膀胱がんの確定診断は、経尿道的膀胱腫瘍切除術(TUR-BT)という手術で行います。この手術は開腹することなく尿道から内視鏡という器具を挿入して行う手術で当院では年間100人以上の患者さまに行っています。手術で切除した腫瘍(組織)は顕微鏡で詳しく調べ、①がんの種類(組織構築)、②がんの顔つき(異型度)、③がんの根の深さ(深達度)について診断します。膀胱がんの多くは尿路上皮細胞から発生する尿路上皮がんです。がんの顔つきである異型度は3段階に分類されます。また、膀胱がんの根の深さ(深達度)は、がんの進行程度(病期)を知る上で大変重要です。がんが膀胱壁の筋層に至らず、その内側(粘膜や粘膜下層まで)にとどまっている場合を表在性(筋層非浸潤性)膀胱がんと呼んでいます。一方、膀胱壁の筋層にまで達しているがんを浸潤性(筋層浸潤性)膀胱がんと呼んでおり、周囲の脂肪組織や隣接臓器にまで達することもあります。さらにがんが進行すると遠隔臓器(肺、肝臓、骨、リンパ節など)に転移することもあります。また、特殊な膀胱がんのタイプとして上皮内がん(CIS)があります。これは膀胱の粘膜をはうように発育するタイプで、がん細胞の悪性度が比較的高いがんです。他臓器の上皮内がんとは異なり、膀胱の上皮内がんは、放置すると早期に浸潤性膀胱がんとなり転移することがあります。

どんな治療をするのですか

膀胱がんの治療は、がんが膀胱の筋層に達しているか達していないかにより大きく異なります。
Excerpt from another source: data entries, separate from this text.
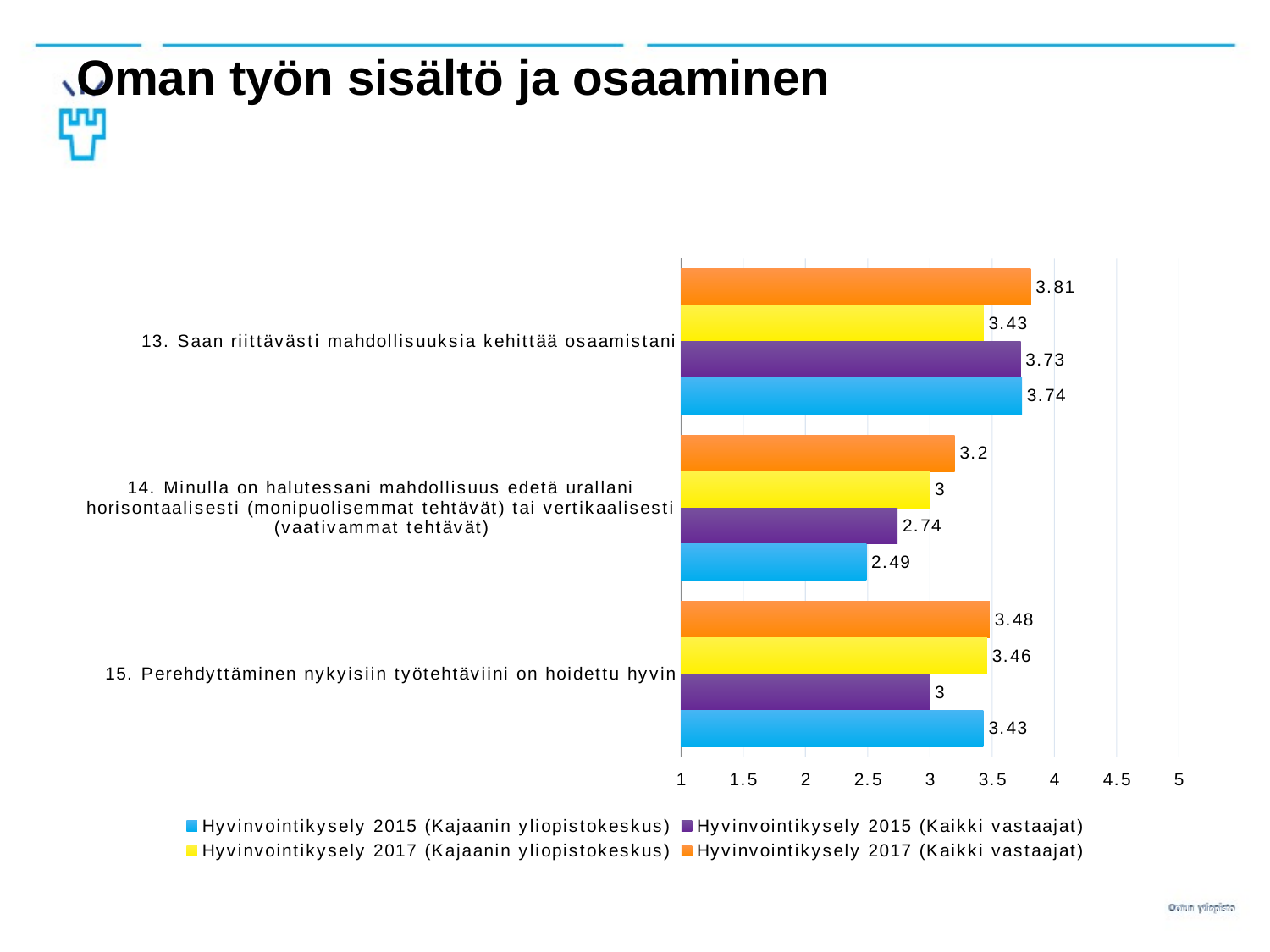
Which series has the highest value for statement 13 (Saan riittävästi mahdollisuuksia kehittää osaamistani)? Hyvinvointikysely 2017 (Kaikki vastaajat) How many categories (statements) are shown on the chart? 3 What is the value for Hyvinvointikysely 2017 (Kajaanin yliopistokeskus) for statement 15 (Perehdyttäminen nykyisiin työtehtäviini on hoidettu hyvin)? 3.46 What is the value for Hyvinvointikysely 2015 (Kajaanin yliopistokeskus) for statement 14 (Minulla on halutessani mahdollisuus edetä urallani)? 2.49 Is the Hyvinvointikysely 2015 (Kaikki vastaajat) value for statement 14 greater or less than 3? less What colour represents Hyvinvointikysely 2017 (Kajaanin yliopistokeskus) in the chart? yellow What is the value for Hyvinvointikysely 2017 (Kaikki vastaajat) for statement 13 (Saan riittävästi mahdollisuuksia kehittää osaamistani)? 3.81 Which series has the lowest value for statement 14 (Minulla on halutessani mahdollisuus edetä urallani)? Hyvinvointikysely 2015 (Kajaanin yliopistokeskus) What kind of chart is shown on the slide? bar chart How many series does the legend list? 4 For statement 15, which is larger: the Hyvinvointikysely 2015 (Kajaanin yliopistokeskus) value or the Hyvinvointikysely 2015 (Kaikki vastaajat) value? Hyvinvointikysely 2015 (Kajaanin yliopistokeskus) What is the difference between the Hyvinvointikysely 2017 (Kaikki vastaajat) and Hyvinvointikysely 2015 (Kajaanin yliopistokeskus) values for statement 14? 0.71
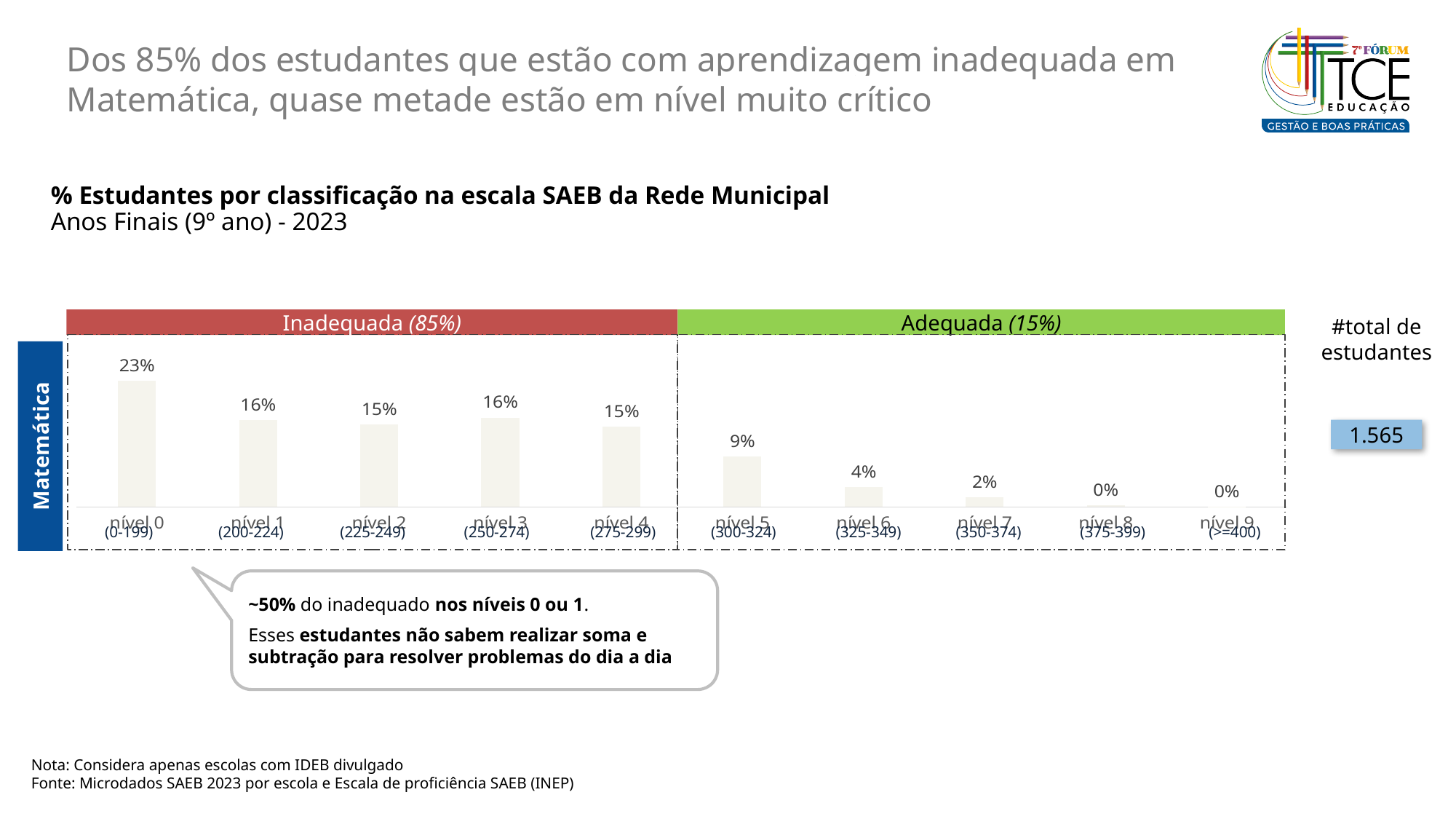
What percentage of students are at nível 0 (0-199)? 23% How many levels (categories) are shown on the x axis of the chart? 10 What is the total number of students (#total de estudantes) shown next to the chart? 1.565 Which is larger, the value for nível 4 or the value for nível 5? nível 4 What is the value shown for nível 5 (300-324)? 9% What is the difference between the percentages for nível 5 and nível 7? 7% What percentage of students are at nível 6 (325-349)? 4% Do the values generally rise or fall from nível 4 to nível 9? fall Which level has the highest percentage of students? nível 0 What percentage of students is labelled as 'Inadequada' in the band above the chart? 85% What kind of chart is shown on the slide? bar chart What is the difference between the percentages for nível 0 and nível 1? 7%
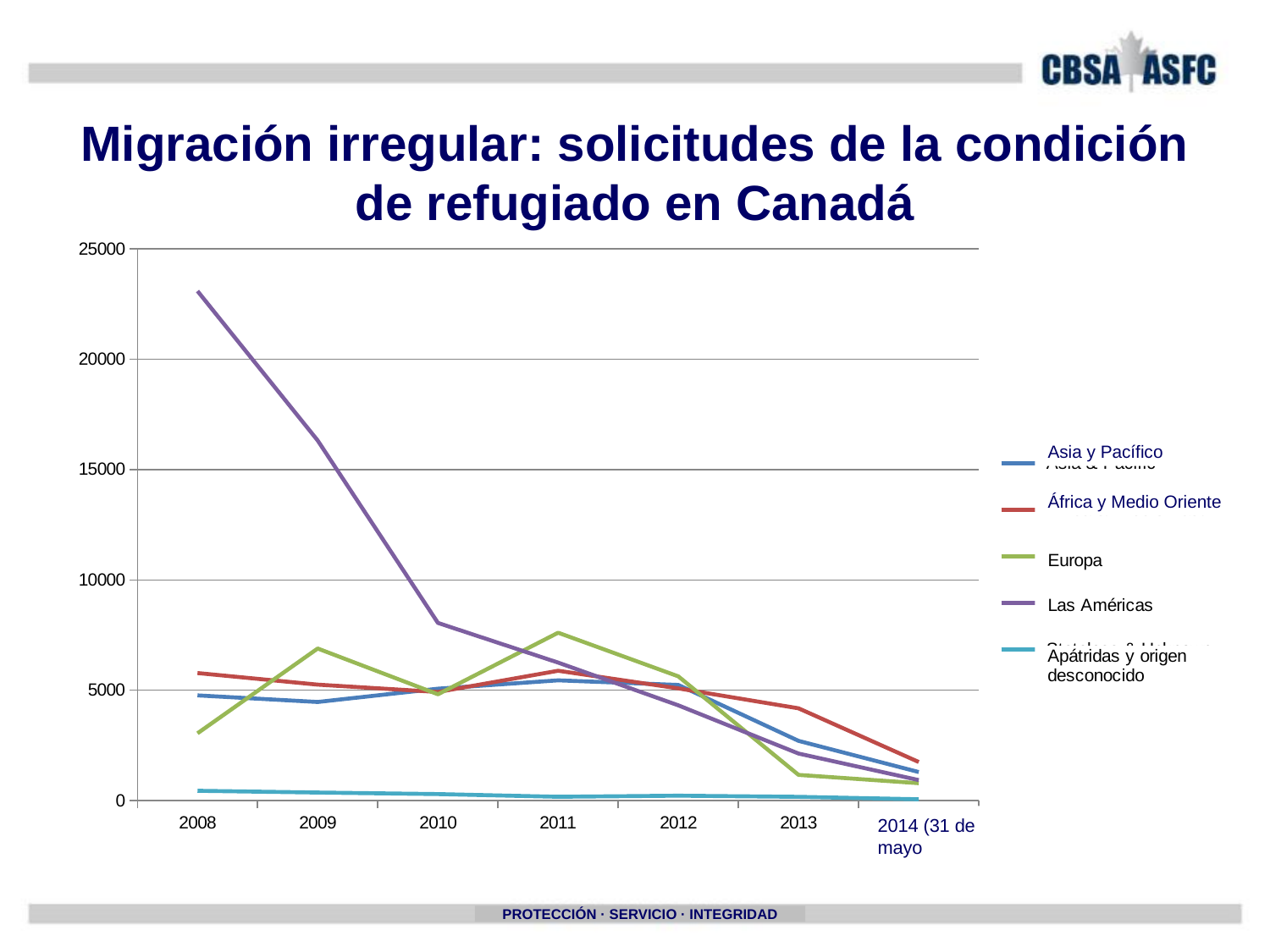
Which series has the lowest value in 2008? Apátridas y origen desconocido What kind of chart is shown on the slide? line chart Which series has the highest value in 2013? África y Medio Oriente Is the value for Europa in 2011 greater or less than 5000? greater Is the value for Las Américas in 2008 greater or less than 20000? greater Does the Las Américas line rise or fall from 2008 to 2014? fall Which series has the highest value in 2008? Las Américas How many series does the legend list? 5 How many years (points) are shown along the x axis? 7 In 2009, which is larger: Europa or Asia y Pacífico? Europa Is the value for Las Américas in 2010 greater or less than 10000? less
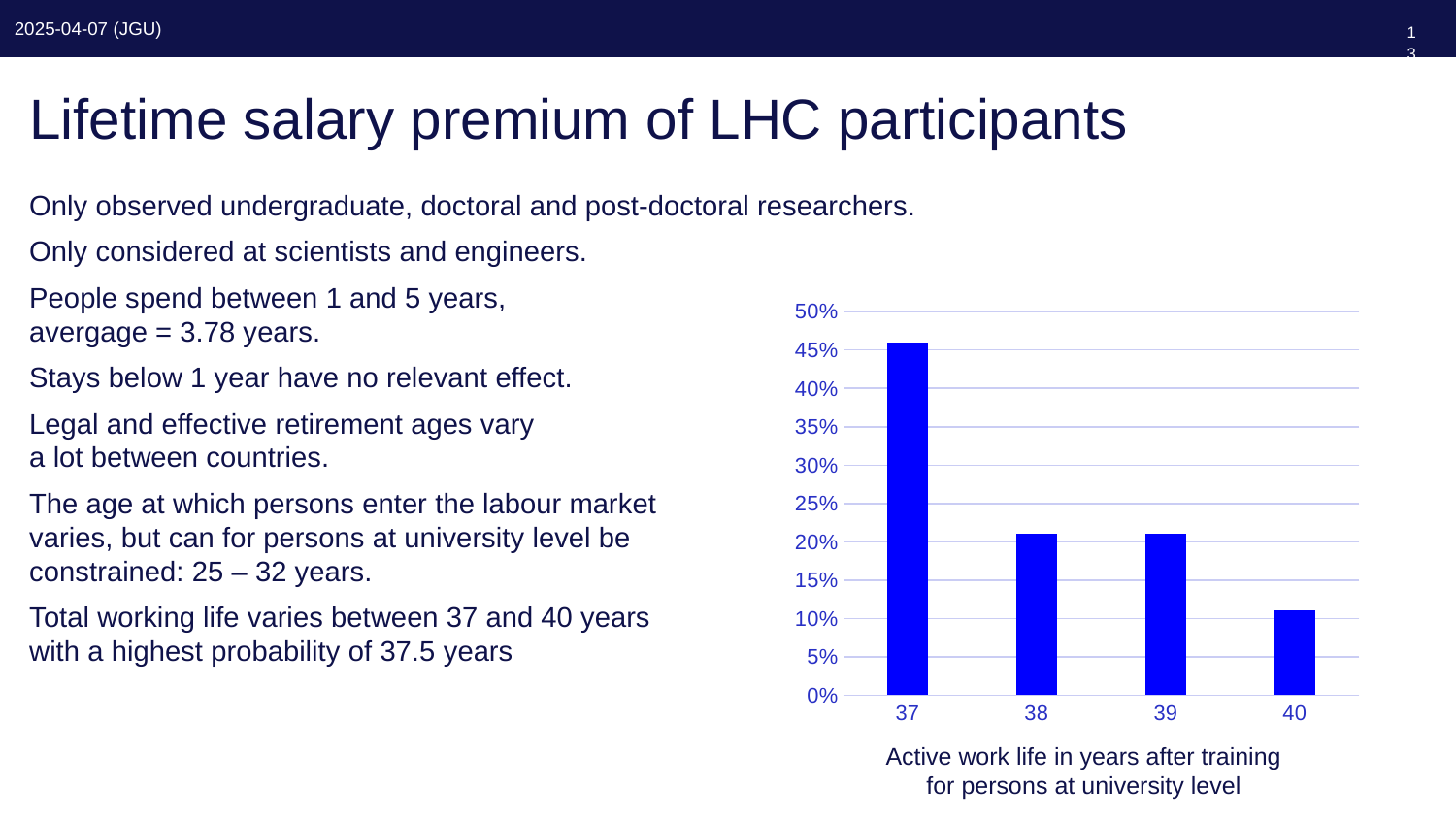
What is the caption printed below the x axis of the chart? Active work life in years after training for persons at university level Is the value for 39 greater or less than 25%? less Which has the larger value, 37 or 38? 37 Is the value for 37 greater or less than 50%? less How many categories are shown on the x axis of the chart? 4 Which category has the highest bar in the chart? 37 Which category has the lowest bar in the chart? 40 Which has the larger value, 39 or 40? 39 What kind of chart is shown on the slide? bar chart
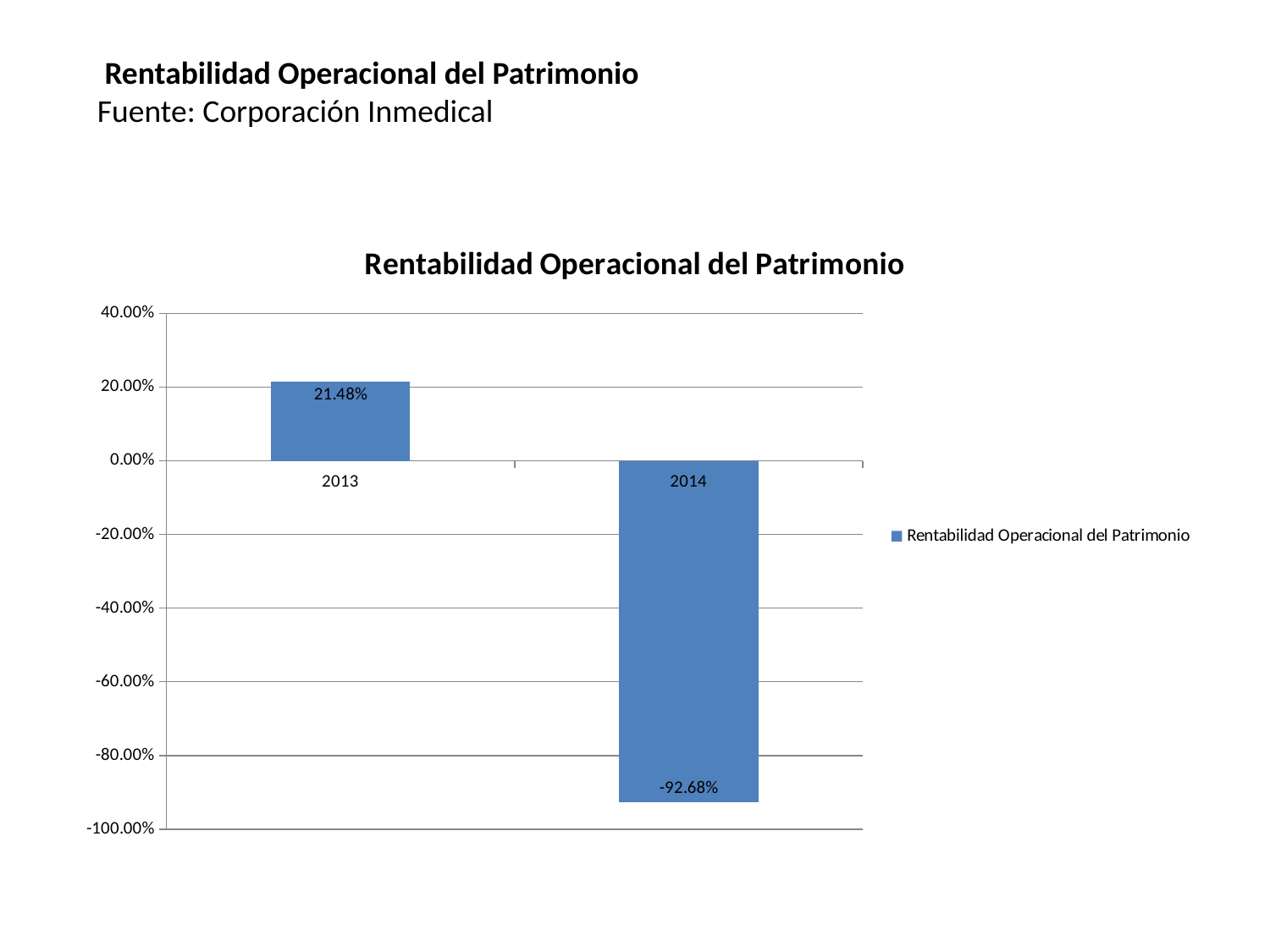
Which is larger, the value for 2013 or the value for 2014? 2013 What is the difference between the 2013 value and the 2014 value? 114.16% Which year has the lowest value? 2014 What is the value for 2014? -92.68% Do the values rise or fall from 2013 to 2014? fall How many series does the legend list? 1 What is the value for 2013? 21.48% Is the value for 2013 greater or less than 20.00%? greater Which year has the highest value? 2013 Is the value for 2014 greater or less than -80.00%? less What kind of chart is shown? bar chart How many years are shown on the chart? 2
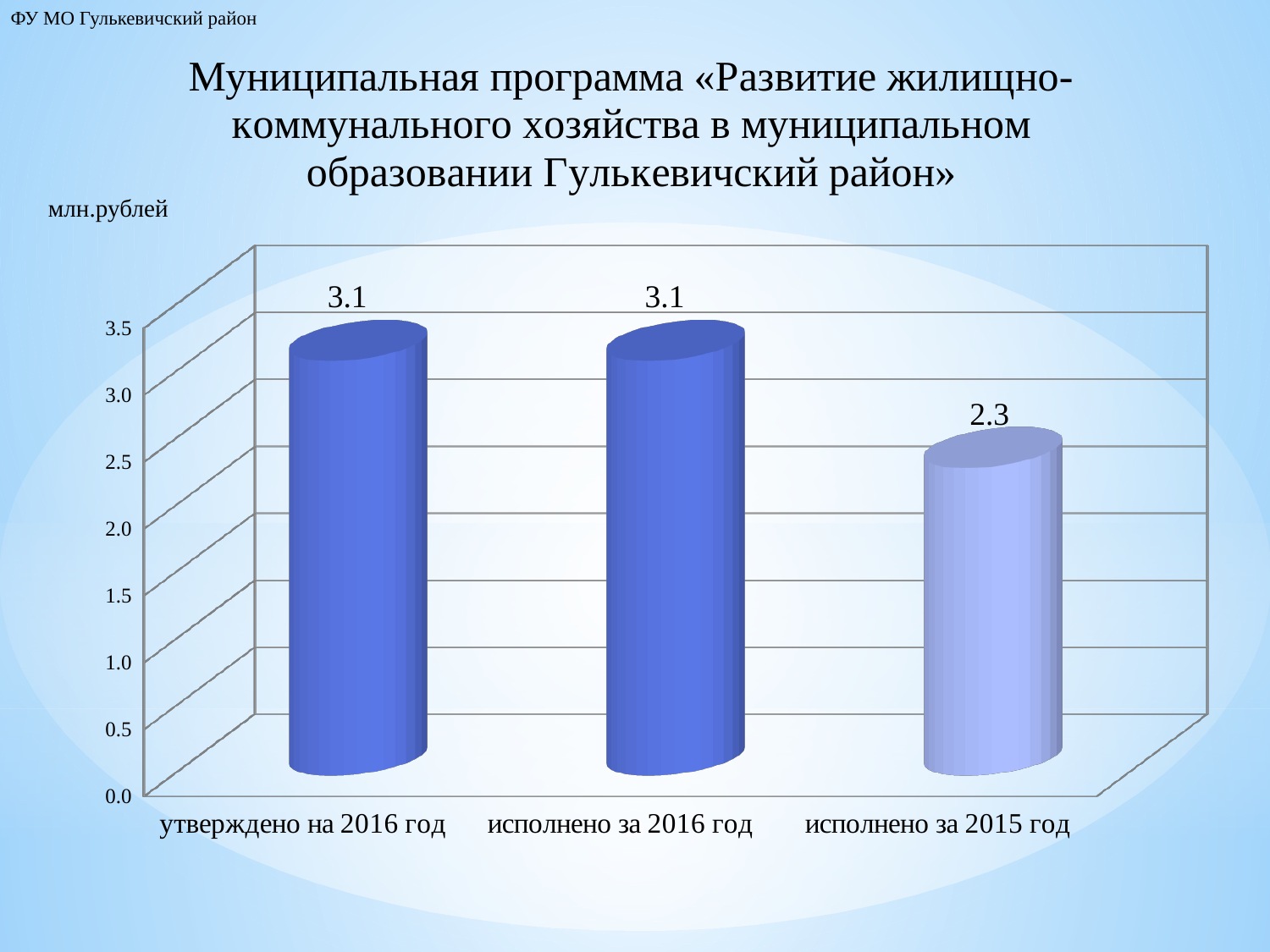
How many categories are shown in the chart? 3 Which is larger: «утверждено на 2016 год» or «исполнено за 2015 год»? утверждено на 2016 год Is the value for «исполнено за 2016 год» greater or less than 3.0? greater What is the value for «исполнено за 2015 год»? 2.3 What unit is indicated for the values in the chart? млн.рублей Which category has the lowest value? исполнено за 2015 год Is the value for «исполнено за 2015 год» greater or less than 2.5? less What is the value for «утверждено на 2016 год»? 3.1 What is the highest value shown on the vertical axis? 3.5 What is the value for «исполнено за 2016 год»? 3.1 What kind of chart is shown on the slide? bar chart What is the difference between «исполнено за 2016 год» and «исполнено за 2015 год»? 0.8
  1. 表在性(筋層非浸潤性)膀胱がんの場合表在性膀胱がんは、経尿道的膀胱腫瘍切除術(TUR-BT)でがんを完全に取り除くことができます。しかし、膀胱がんの異型度(がんの顔つき)が悪い場合には、再発することも少なくなく再発予防目的で抗がん剤やBCG(結核菌)の膀胱内注入療法をすることがあります。また、上皮内がん(CIS)と診断された場合にはBCGの膀胱内注入療法が必要です
  2. 浸潤性(筋層浸潤性)膀胱がんの場合このように診断された場合、残念ながらTUR-BTで完全にがんを取り除くことはできず、根治的膀胱全摘除術という膀胱全部を取り除く大きな手術が必要になります。当科では、この手術を年間10例以上行っております。また、がんの範囲が広く完全に摘出できない場合には、術前に化学療法を行い腫瘍を小さくしてから根治的膀胱全摘除術をすることもあります。膀胱全摘除術をする場合には、尿路変向術(尿を体外へ排出する方法)が必要です。一般的には、お腹にストーマという尿の出口を作成し、そこにビニール製の集尿袋を装着する回腸導管という方法が行われています。また、小腸の長い範囲を用い、膀胱のような人工的な袋を作りそれを尿道につなぐことで、術前と同様に自分で排尿することができる自排尿型新膀胱造設術という方法もあります。これらの選択はがんの状態や、年齢などで決まります。
    また、様々な理由(心臓の機能が悪いなど)で膀胱全摘除術が受けられないケースでは放射線で治療することがあります。
  3. 転移のある場合他の臓器(肺、肝、骨、リンパ節など)に転移しているような場合、手術での完全な治癒は難しいです。このような場合には複数の抗がん剤を使う多剤併用化学療法を行います。


ワンポイントアドバイス

膀胱がんは、泌尿器科がんの中でも比較的自覚症状(無症候性血尿)が出やすく、早期のうちに治療すれば内視鏡手術だけで治療可能ながんです。しかし、膀胱がんは、常に血尿が出るというわけではありません。いったん出血が止まったからといって放置してしまうと2回目に血尿を自覚した頃にはかなり進行し、膀胱を全部とらなければならないというケースも時々見受けられます。
当科は、道内の総合病院の中でも大変多くの膀胱がん症例を手がけており、年間100例以上の内視鏡手術、また10例以上の根治的膀胱全摘除術を行っております。もし、痛みなどを伴わずにオシッコに血が混じるようなことが一度でもありましたら早いうちにぜひご相談ください。